O’Toole, Peter

O’Toole, Peter (1932-2013), was an Irish-born stage and screen actor. His best-known role in motion pictures was that of T. E. Lawrence in Lawrence of Arabia (1962). O’Toole was nominated eight times for the Academy Award for best actor—the most Oscar acting nominations without a win. In 2003, the Academy of Motion Picture Arts and Sciences awarded O’Toole an honorary Academy Award for having “provided cinema history with some of its most memorable characters.”

Peter O'Toole
Peter O'Toole

In 1959, O’Toole played a soldier in the play The Long and the Short and the Tall, for which he won the Actor of the Year award. He achieved one of his greatest successes as Hamlet in the National Theatre’s opening production in London in 1963.

Lawrence of Arabia
Lawrence of Arabia

Other films in which O’Toole appeared include The Day They Robbed the Bank of England (1960), Becket (1964), How to Steal a Million (1966),The Night of the Generals (1967), The Lion in Winter (1968), Goodbye, Mr. Chips (1969), Murphy’s War (1971), The Ruling Class (1972), Zulu Dawn (1978), The Stunt Man (1980), The Antagonists (1981), My Favorite Year (1982), Club Paradise (1984), The Last Emperor (1987), Rebecca’s Daughters (1991), Troy (2004), Lassie (2005), and Venus (2007). He also provided the voice for the food critic Anton Ego in the animated film Ratatouille (2007).

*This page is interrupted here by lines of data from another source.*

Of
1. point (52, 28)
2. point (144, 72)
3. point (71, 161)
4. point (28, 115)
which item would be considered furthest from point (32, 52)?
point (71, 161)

Seamus Peter O’Toole was born on Aug. 2, 1932, in Galway, Ireland. He made his professional acting debut with the Bristol Old Vic Company in 1955. He was married to actress Sian Phillips from 1959 to 1979. O’Toole wrote two autobiographies, Loitering with Intent (1993) and The Apprentice (1996). He retired from acting in 2012. O’Toole died Dec. 14, 2013.